Dunrossness (Old Norse: Dynrastarnes meaning "headland of the loud tide-race", referring to the noise of Sumburgh Roost) is the southernmost parish of Shetland, Scotland. Historically the name Dunrossness has usually referred to the area on the Shetland mainland south of Quarff. However, in 2016 there were three separate Shetland Community Councils for a) Gulberwick, Quarff and Cunningsburgh; b) Sandwick; and c) Dunrossness. The 2011 census defined Dunrossness as including everybody within the British ZE2 postal code, which goes as far north as Gulberwick. It has the best and largest area of fertile farmland of any parish in Shetland. Dunrossness includes the island of Mousa, Levenwick, St Ninian's Isle, Bigton, Scousburgh, the Lochs of Spiggie and Brow, Boddam, Quendale, Virkie, Exnaboe, Grutness, Toab, Ness of Burgi, Clumlie Broch, Scatness, Sumburgh Airport, Sumburgh Head, West Voe, the islands of Lady's Holm, Little Holm, Horse Holm island and Fair Isle.

== Archaeology ==
Dunrossness had 1,505 sites of archaeological interest in 2016, 181 of them scheduled (i.e. nationally important). For example, Jarlshof, perhaps the best known prehistoric archaeological site in Shetland and Old Scatness (which has mediaeval, Viking, Pictish, and Iron Age remains) both lie within the parish of Dunrossness. Another example is the lost township of Broo (other spellings include Brew and Brow) near Quendale Beach. Broo was headed by the wealthy Sinclair family and was inhabited until probably the last decades of the 17th century when the buildings were covered with up to two metres of sand and abandoned. These have been excavated since 1997.

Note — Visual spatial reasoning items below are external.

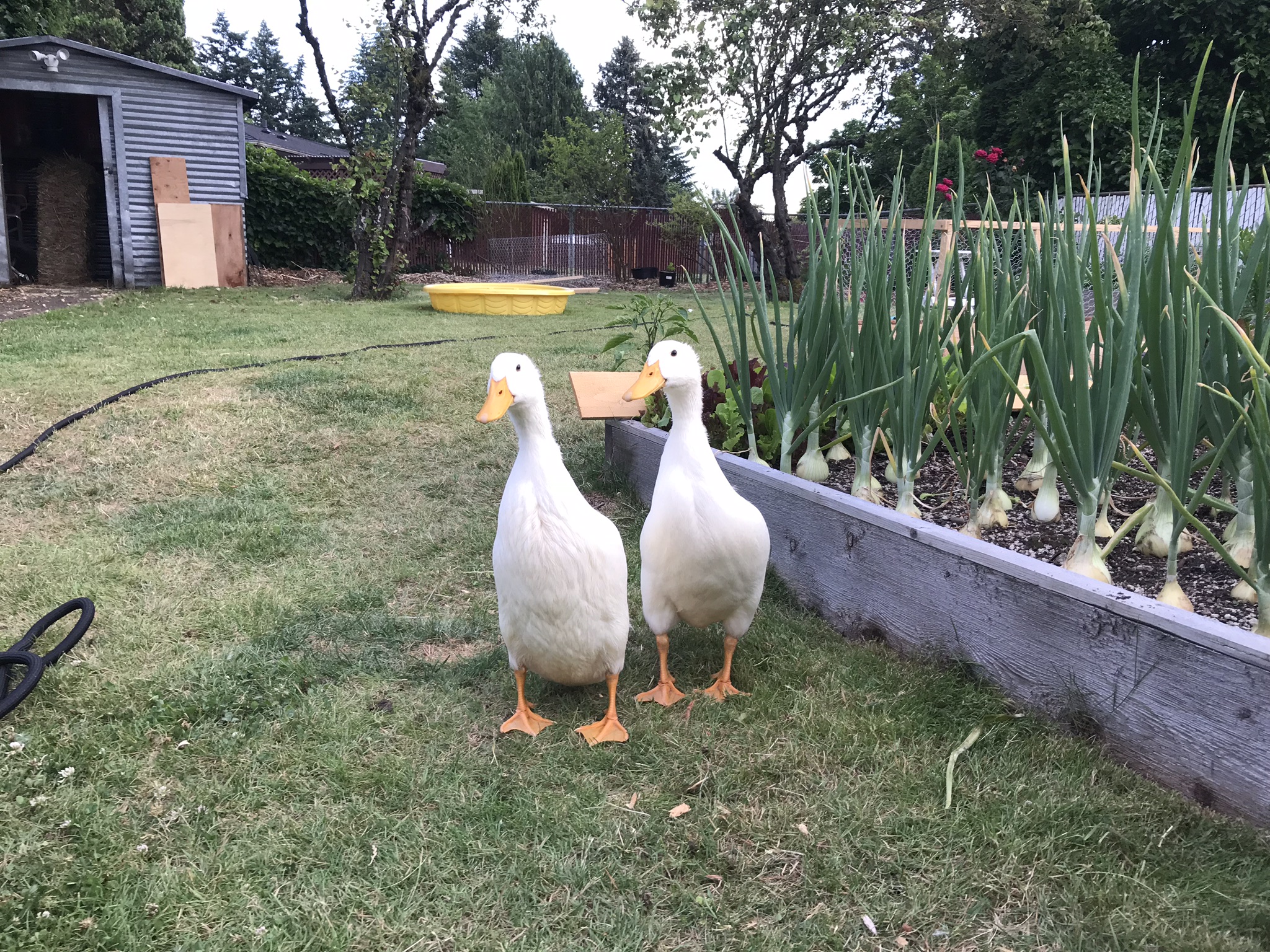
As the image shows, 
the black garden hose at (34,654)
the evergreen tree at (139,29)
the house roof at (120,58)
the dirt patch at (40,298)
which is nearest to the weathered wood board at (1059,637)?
the black garden hose at (34,654)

== Bothwell and the Pelican ==
After the battle of Carberry Hill in 1567, James Hepburn, 4th Earl of Bothwell came to Dunrossness and talked with the official Olave Sinclair at the house at Brow. Bothwell bargained for a ship with a merchant from Bremen called Gerdt Hemeling, and took his ship, the Pelican, to Denmark.

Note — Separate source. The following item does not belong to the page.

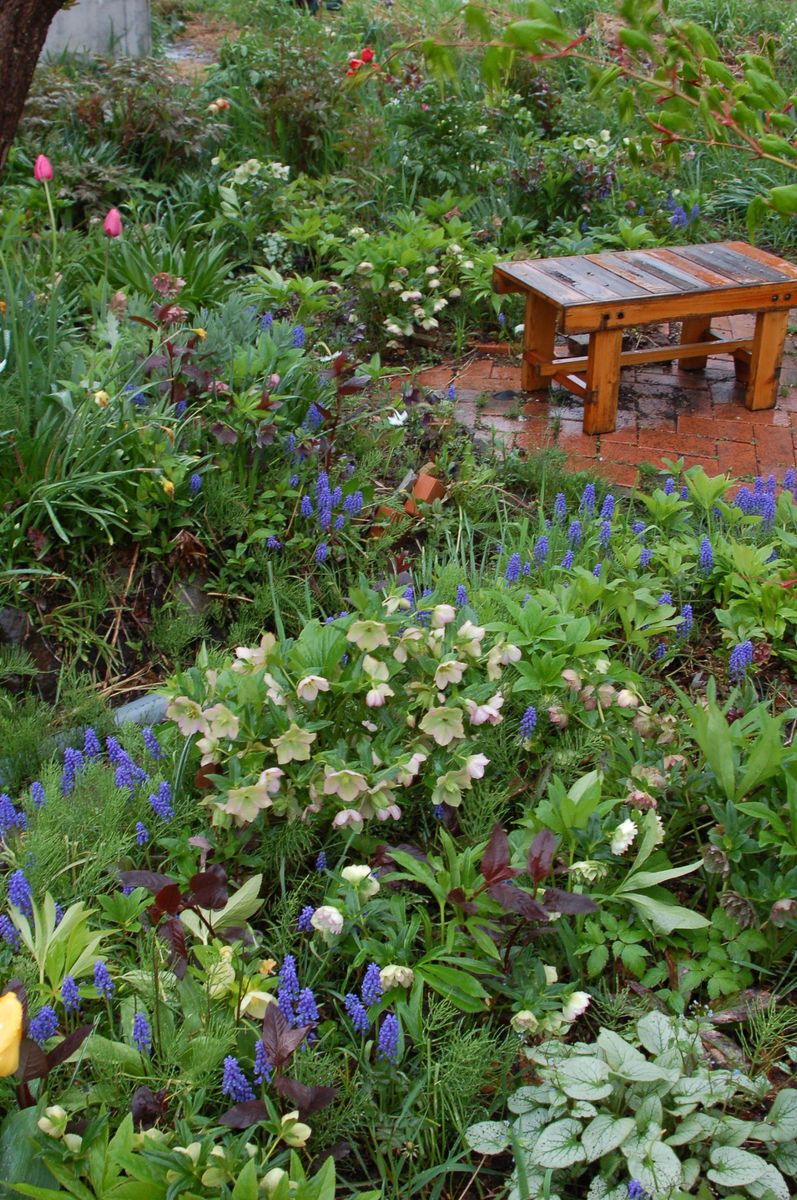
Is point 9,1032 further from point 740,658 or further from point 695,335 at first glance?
point 695,335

== Residents and visitors ==
Dunrossness is associated with a number of eminent people, such as Haldane Burgess, George Stewart, Sir Herbert J.C. Grierson, Jenny Gilbertson, Elizabeth Balneaves as well as that symbol of providence Betty Mouat. The author Sir Walter Scott visited Dunrossness in 1814 and wrote the novel The Pirate, which is set mostly in the Parish. Robert Stevenson built Shetland's first lighthouse at Sumburgh Head in 1821, and his son Thomas Stevenson and his grandson, the author Robert Louis Stevenson, visited the Shetland lighthouses and Fair Isle in 1870.

== Pilot whales ==
Quendale beach was the site of the largest whale-kill ever recorded in Shetland in 1845 when 1,540 Long-finned Pilot Whales were driven ashore.

== MV Braer ==
In 1993 the oil tanker MV Braer ran aground on Garths Ness in Dunrossness releasing 85,000 tons of crude oil one of the worst oil spills in Shetland's history.